足下を、何かが通り過ぎたような気がして、男は振り返った。
夕暮れの町、まだ日は没しきっていない。

―――影だろうか。

残業続きの毎日で、疲れているのかも知れない。アタッシュケースを構え直し、ネクタイに手をやって、男は再び歩き始めた。

その足が、急に止まった。普通に歩いていたはずなのに、前に進めなくなってしまったのだ。誰かに足を掴まれているというような感触はない、だが、動けないのはどうして。

男は再び振り返った。
そして、見てしまった。

―――シャープペンを持っていた正樹の手が止まった。
机の前の窓からは、茜に染まった空が眺望出来る。その空にパトカーのサイレンがこだまし、救急車のサイレンも覆い被さっていった。

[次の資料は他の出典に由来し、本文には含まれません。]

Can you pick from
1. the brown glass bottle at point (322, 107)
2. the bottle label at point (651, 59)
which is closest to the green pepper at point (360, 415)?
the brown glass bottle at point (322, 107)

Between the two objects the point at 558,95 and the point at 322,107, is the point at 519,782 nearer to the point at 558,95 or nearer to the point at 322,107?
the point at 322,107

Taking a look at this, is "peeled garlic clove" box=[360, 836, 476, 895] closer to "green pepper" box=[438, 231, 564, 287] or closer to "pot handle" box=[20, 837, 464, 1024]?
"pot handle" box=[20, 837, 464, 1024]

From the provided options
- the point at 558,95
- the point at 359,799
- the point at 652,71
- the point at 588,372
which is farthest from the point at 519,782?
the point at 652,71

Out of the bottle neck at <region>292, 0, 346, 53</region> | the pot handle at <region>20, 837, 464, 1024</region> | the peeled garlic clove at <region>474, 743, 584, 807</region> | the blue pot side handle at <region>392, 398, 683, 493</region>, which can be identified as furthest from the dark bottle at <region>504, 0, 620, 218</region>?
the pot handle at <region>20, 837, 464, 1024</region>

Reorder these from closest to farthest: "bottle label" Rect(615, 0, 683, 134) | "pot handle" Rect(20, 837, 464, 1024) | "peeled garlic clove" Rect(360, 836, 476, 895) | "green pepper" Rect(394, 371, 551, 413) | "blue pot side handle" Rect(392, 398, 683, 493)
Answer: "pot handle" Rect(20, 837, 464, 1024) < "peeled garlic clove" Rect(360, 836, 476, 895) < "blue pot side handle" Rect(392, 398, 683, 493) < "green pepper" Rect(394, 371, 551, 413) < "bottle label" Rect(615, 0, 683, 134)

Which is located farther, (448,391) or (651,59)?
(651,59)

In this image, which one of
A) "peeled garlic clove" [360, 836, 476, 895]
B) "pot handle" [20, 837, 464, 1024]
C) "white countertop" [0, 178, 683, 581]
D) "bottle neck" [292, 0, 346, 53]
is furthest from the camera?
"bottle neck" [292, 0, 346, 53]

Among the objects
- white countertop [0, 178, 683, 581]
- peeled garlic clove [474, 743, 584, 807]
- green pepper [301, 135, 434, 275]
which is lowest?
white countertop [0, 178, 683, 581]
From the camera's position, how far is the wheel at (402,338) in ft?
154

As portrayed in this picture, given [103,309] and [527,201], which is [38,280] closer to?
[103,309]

胸がどきどきするのは、サイレンが鳴っているからだろうか。
宿題の国語ドリルを閉じて、窓の外をよく見ようと立ち上がった正樹は、その瞬間猛烈なめまいに襲われた。
目の前が、金色に光る。確か貧血の時には、目の前が真っ暗になって銀色の光が点滅していたけど、これは、違う―――?
思考を押しつぶす圧力に耐えようとは試みたが、努力は徒労に終わった。
その身体は床の上に崩れ落ちた。

「一人やられたわ」

緊張した声の主は、蒼胡だった。金粉の入った袋を懐に仕舞って、現れたときのように、ふっと消えた。その姿を見送ることは無かった。
凰藍として、やらねばならぬことがあるのだ。

姿勢を正した凰藍の口から呟き出た言葉は、言葉にならずに虹色の光を形作る。淀みなく紡がれる虹色の光は、やがて彼の全身を覆った。それは、魔法だった。

最初に現れたのは、金の光に包まれた、五色の一対の翼。
すらりと伸びた姿態は、身長にして180cmほどあるだろうか。
開かれた眼の色は、深い森の色を映した、緑。ふわりと舞う長い金髪は、後ろで小さな髪飾り一つでまとめられていた。
その身を覆うのは、漆黒の服。動きやすいようと配慮されたものか、さほど布は多くない。

凰藍は、次いで部屋全体に魔法を施した。この部屋に入ろうとする人間に、あたかも正樹がいるように思わせるまやかしの魔法である。
更に、自分自身にも魔法をかけた。姿を隠すための魔法であるが、これはあまり持続しない。魔法によって正樹の身体から凰藍の身体を出し、更に家に魔法をかけ、そして自分の姿を隠すのでは、凰藍の力も尽きようというものだった。
むろん、ここから飛び立つ所さえ見つからなければいいのであって、さして持続しなくてもよいのだが。

―――時間が無い。

完全に眠っている時間帯だったらともかく、まだ日が落ちる前である。
金粉の力は、10分程度が限界。
急がなくてはならなかった。

凰藍の身体が窓を乗り越え、空を舞った―――。